▸ What is needed
The data beneath this task is to be duplicated exactly, in its entirety.

▸ The records
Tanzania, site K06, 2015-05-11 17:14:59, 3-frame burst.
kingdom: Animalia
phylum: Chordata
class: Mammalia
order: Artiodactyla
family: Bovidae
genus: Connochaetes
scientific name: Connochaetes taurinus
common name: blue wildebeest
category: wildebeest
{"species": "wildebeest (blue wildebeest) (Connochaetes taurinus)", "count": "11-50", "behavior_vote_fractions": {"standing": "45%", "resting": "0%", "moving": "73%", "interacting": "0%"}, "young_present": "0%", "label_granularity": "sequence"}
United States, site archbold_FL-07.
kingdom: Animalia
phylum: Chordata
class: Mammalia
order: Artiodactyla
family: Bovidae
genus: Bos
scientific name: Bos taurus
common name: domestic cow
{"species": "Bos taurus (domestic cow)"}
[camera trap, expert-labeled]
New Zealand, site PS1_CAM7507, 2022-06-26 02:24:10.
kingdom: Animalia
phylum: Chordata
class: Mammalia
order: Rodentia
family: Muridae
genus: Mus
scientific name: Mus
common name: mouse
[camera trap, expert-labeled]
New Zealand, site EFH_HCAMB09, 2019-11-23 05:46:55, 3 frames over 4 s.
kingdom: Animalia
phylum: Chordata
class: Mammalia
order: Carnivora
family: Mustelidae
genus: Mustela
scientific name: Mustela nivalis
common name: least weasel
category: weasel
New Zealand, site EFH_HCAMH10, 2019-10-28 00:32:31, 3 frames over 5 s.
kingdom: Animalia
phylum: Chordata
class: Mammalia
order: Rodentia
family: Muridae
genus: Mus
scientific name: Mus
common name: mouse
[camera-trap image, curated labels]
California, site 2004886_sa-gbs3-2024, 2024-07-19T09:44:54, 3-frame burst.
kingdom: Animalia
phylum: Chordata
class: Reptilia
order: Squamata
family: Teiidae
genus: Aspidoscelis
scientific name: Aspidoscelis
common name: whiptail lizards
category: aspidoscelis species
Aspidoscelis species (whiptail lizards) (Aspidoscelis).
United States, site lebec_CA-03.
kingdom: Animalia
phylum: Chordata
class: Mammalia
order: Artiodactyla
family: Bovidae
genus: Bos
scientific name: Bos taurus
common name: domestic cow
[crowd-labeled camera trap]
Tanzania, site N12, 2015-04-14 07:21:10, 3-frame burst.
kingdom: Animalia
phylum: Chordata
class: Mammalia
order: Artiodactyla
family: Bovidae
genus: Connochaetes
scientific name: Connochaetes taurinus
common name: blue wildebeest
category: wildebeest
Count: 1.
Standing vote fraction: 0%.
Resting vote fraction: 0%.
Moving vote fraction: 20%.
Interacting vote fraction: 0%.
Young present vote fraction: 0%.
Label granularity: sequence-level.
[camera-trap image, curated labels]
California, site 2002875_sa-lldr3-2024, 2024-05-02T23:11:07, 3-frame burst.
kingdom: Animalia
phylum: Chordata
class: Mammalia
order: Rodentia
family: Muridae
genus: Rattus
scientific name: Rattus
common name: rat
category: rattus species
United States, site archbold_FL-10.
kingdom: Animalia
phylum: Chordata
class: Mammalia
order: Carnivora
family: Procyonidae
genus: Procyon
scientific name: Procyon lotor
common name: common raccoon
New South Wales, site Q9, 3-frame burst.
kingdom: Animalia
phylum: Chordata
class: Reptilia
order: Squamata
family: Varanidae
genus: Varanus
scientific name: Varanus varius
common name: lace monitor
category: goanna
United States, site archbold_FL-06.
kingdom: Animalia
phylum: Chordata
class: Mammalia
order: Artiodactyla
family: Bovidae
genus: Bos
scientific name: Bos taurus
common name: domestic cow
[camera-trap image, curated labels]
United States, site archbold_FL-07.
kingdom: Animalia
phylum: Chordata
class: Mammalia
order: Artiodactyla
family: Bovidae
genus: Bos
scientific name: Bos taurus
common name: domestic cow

▸ Completed task
Tanzania, site K06, 2015-05-11 17:14:59, 3-frame burst.
kingdom: Animalia
phylum: Chordata
class: Mammalia
order: Artiodactyla
family: Bovidae
genus: Connochaetes
scientific name: Connochaetes taurinus
common name: blue wildebeest
category: wildebeest
{"species": "wildebeest (blue wildebeest) (Connochaetes taurinus)", "count": "11-50", "behavior_vote_fractions": {"standing": "45%", "resting": "0%", "moving": "73%", "interacting": "0%"}, "young_present": "0%", "label_granularity": "sequence"}
United States, site archbold_FL-07.
kingdom: Animalia
phylum: Chordata
class: Mammalia
order: Artiodactyla
family: Bovidae
genus: Bos
scientific name: Bos taurus
common name: domestic cow
{"species": "Bos taurus (domestic cow)"}
[camera trap, expert-labeled]
New Zealand, site PS1_CAM7507, 2022-06-26 02:24:10.
kingdom: Animalia
phylum: Chordata
class: Mammalia
order: Rodentia
family: Muridae
genus: Mus
scientific name: Mus
common name: mouse
[camera trap, expert-labeled]
New Zealand, site EFH_HCAMB09, 2019-11-23 05:46:55, 3 frames over 4 s.
kingdom: Animalia
phylum: Chordata
class: Mammalia
order: Carnivora
family: Mustelidae
genus: Mustela
scientific name: Mustela nivalis
common name: least weasel
category: weasel
New Zealand, site EFH_HCAMH10, 2019-10-28 00:32:31, 3 frames over 5 s.
kingdom: Animalia
phylum: Chordata
class: Mammalia
order: Rodentia
family: Muridae
genus: Mus
scientific name: Mus
common name: mouse
[camera-trap image, curated labels]
California, site 2004886_sa-gbs3-2024, 2024-07-19T09:44:54, 3-frame burst.
kingdom: Animalia
phylum: Chordata
class: Reptilia
order: Squamata
family: Teiidae
genus: Aspidoscelis
scientific name: Aspidoscelis
common name: whiptail lizards
category: aspidoscelis species
Aspidoscelis species (whiptail lizards) (Aspidoscelis).
United States, site lebec_CA-03.
kingdom: Animalia
phylum: Chordata
class: Mammalia
order: Artiodactyla
family: Bovidae
genus: Bos
scientific name: Bos taurus
common name: domestic cow
[crowd-labeled camera trap]
Tanzania, site N12, 2015-04-14 07:21:10, 3-frame burst.
kingdom: Animalia
phylum: Chordata
class: Mammalia
order: Artiodactyla
family: Bovidae
genus: Connochaetes
scientific name: Connochaetes taurinus
common name: blue wildebeest
category: wildebeest
Count: 1.
Standing vote fraction: 0%.
Resting vote fraction: 0%.
Moving vote fraction: 20%.
Interacting vote fraction: 0%.
Young present vote fraction: 0%.
Label granularity: sequence-level.
[camera-trap image, curated labels]
California, site 2002875_sa-lldr3-2024, 2024-05-02T23:11:07, 3-frame burst.
kingdom: Animalia
phylum: Chordata
class: Mammalia
order: Rodentia
family: Muridae
genus: Rattus
scientific name: Rattus
common name: rat
category: rattus species
United States, site archbold_FL-10.
kingdom: Animalia
phylum: Chordata
class: Mammalia
order: Carnivora
family: Procyonidae
genus: Procyon
scientific name: Procyon lotor
common name: common raccoon
New South Wales, site Q9, 3-frame burst.
kingdom: Animalia
phylum: Chordata
class: Reptilia
order: Squamata
family: Varanidae
genus: Varanus
scientific name: Varanus varius
common name: lace monitor
category: goanna
United States, site archbold_FL-06.
kingdom: Animalia
phylum: Chordata
class: Mammalia
order: Artiodactyla
family: Bovidae
genus: Bos
scientific name: Bos taurus
common name: domestic cow
[camera-trap image, curated labels]
United States, site archbold_FL-07.
kingdom: Animalia
phylum: Chordata
class: Mammalia
order: Artiodactyla
family: Bovidae
genus: Bos
scientific name: Bos taurus
common name: domestic cow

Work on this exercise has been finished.